Mi. 02. November 2016 um 9:43

Play Store: Google schiebt App-Ranking-Manipulation den Riegel vor

von Sebastian Mauch0 Kommentare

Wer kennt das nicht, man stöbert im App-Store seiner Wahl und wirft dabei mal einen Blick in die aktuellen App-Trends. In Googles Play Store gibt es neben den Top-Platzierung auch einen Reiter eigens für die aktuellen Trends der Appwelt. Dort sollten sich eigentlich ausschliesslich Anwendungen ansammeln, die tatsächlich in letzter Zeit oft und lang genutzt wurden. Nicht selten finden sich dort aber allerlei „Underdogs“ mit denen man eigentlich nicht viel anfangen kann. Im Worst-Case sind das dann sogar bösartige Bait-Apps die ihre Nutzer in fiese Fallen locken oder sogar Schaden im System anrichten, sofern der Schädlings-App die passenden Berechtigungen eingeräumt werden.
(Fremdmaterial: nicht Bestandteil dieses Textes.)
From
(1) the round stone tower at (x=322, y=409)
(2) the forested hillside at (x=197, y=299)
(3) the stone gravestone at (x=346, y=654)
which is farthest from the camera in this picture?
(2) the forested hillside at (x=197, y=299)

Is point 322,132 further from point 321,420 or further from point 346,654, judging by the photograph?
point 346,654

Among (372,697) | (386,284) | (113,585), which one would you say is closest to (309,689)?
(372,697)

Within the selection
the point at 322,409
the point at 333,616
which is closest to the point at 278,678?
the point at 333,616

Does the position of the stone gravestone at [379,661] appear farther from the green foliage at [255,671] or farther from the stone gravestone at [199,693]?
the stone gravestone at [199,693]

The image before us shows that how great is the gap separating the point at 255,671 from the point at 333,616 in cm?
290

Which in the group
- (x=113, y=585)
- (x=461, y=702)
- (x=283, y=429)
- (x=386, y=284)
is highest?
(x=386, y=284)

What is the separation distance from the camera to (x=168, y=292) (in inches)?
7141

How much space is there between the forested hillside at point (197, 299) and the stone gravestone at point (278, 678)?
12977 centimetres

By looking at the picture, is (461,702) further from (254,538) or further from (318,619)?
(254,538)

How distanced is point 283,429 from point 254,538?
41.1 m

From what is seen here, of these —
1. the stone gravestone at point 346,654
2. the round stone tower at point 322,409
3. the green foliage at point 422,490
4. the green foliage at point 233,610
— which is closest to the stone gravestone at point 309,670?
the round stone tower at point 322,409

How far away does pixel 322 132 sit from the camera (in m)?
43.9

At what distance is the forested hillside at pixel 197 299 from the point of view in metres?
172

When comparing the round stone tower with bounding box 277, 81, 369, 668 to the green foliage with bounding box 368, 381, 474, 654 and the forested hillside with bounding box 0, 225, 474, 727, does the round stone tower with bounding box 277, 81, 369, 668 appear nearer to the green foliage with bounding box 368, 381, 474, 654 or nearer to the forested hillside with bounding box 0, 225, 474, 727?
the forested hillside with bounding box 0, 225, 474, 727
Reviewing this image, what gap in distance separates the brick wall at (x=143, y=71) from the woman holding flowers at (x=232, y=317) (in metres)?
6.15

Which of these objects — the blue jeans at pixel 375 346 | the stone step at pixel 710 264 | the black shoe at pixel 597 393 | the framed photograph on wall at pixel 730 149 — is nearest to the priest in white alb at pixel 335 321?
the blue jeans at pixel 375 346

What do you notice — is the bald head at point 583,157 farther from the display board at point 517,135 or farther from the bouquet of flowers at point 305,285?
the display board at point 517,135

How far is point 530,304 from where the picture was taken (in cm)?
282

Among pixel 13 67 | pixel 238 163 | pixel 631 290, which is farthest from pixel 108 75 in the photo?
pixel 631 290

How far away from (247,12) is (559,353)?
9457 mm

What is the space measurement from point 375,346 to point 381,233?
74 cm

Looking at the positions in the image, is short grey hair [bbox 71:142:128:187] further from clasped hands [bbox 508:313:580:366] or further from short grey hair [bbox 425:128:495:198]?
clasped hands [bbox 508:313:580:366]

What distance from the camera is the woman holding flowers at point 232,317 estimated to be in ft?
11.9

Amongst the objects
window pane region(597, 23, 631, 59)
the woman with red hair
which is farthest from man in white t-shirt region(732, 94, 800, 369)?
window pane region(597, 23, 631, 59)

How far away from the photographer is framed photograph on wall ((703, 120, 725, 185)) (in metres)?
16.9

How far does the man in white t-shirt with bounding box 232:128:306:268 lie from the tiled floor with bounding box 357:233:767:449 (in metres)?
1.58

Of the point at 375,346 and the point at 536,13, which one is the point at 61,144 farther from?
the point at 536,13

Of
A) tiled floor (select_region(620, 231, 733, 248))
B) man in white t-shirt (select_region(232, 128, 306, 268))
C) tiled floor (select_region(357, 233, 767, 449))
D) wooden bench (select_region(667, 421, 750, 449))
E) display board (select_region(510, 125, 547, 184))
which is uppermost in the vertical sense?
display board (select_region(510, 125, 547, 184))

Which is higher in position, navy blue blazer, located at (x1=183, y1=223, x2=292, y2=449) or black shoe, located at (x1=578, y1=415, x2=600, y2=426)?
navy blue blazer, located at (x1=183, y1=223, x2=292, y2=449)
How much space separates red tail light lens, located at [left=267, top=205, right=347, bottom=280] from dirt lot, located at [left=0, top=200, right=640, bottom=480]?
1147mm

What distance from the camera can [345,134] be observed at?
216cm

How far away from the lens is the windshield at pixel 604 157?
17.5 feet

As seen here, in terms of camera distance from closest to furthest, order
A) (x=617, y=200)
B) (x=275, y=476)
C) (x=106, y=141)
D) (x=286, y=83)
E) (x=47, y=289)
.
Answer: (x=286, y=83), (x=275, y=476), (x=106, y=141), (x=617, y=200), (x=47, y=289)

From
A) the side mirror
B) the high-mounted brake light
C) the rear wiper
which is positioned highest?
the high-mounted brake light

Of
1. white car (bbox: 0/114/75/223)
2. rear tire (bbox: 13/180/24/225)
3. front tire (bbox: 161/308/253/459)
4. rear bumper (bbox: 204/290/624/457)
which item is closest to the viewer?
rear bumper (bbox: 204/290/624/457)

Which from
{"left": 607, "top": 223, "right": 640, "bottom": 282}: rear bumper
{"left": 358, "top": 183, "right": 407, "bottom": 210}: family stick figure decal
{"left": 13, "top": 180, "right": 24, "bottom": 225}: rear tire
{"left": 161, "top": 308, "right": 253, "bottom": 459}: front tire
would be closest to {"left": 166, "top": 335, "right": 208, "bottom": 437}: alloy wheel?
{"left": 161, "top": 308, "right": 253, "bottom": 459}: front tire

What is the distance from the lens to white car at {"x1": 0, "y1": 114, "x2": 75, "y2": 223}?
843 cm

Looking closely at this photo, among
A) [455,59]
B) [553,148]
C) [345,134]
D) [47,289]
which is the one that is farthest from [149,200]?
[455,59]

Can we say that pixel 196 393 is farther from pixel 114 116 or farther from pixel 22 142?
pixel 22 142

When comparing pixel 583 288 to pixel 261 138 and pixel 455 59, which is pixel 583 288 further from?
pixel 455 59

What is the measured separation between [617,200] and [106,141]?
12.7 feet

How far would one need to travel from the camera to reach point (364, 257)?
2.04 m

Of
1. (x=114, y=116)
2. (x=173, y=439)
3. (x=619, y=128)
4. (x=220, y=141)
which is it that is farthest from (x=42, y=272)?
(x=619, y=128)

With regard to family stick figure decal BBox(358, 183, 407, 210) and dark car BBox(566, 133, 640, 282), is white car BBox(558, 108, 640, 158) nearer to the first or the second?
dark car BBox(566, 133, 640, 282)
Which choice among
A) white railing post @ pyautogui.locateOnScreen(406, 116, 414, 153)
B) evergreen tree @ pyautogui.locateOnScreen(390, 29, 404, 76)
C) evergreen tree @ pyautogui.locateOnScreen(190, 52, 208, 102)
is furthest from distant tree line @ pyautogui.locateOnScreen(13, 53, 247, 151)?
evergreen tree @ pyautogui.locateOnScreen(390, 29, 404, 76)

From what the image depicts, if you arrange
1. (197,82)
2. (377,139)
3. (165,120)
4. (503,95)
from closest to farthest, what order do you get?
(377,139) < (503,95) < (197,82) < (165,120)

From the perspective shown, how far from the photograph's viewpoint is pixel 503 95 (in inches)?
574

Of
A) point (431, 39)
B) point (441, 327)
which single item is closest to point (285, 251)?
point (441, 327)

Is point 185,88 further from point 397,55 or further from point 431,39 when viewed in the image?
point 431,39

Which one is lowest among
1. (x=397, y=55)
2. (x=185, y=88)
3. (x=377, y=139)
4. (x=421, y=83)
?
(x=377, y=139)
Neuer Algorithmus für bessere Erkennung von Schummel-Platzierungen

Diese Apps gelangen meist denkbar simpel in die Trends. Die dubiosen Entwickler kaufen sich schlichtweg Nutzer, welche dann gegen ein gewisses Entgelt die App auf mehreren Konten herunterladen und meist mit Lobpreisungen bewerten. Leider betrifft das nicht nur die Trends-Sektion des Play Stores, sondern auch in gewissen Fällen die Top-Listen und andere App-Läden wie den von Apple oder Microsoft.

 

Dies soll zumindest seitens Google in Zukunft etwas eingedämmt werden. Verantwortlich dafür ist ein neuer, seit gestern im Einsatz befindlicher, Erkennungsalgorithmus. Dieser scannt Apps im Store nach Auffälligkeiten. Genaue Informationen zur Funktionsweise sind zwar nicht bekannt, sicher achtet der Code aber auf auffällige Download-Peaks oder unplausible Bewertungen. Solche unsauber gerankten Apps erkennt man oft auch daran, dass diese mit Unmengen von 5-Sterne-Bewertungen zugepflastert sind, ohne jeglichen Kommentar von generischen Autoren.

 

Solche Missetaten werden wohl fortan besser entlarvt und von Google abgemahnt. Setzen diese Leute ihre Machenschaften fort, wird die App gänzlich aus dem Store gebannt. Durch Marketingagenturen unterstützte Apps sind davon nicht betroffen, sofern dort alles mit rechten Dingen zugeht.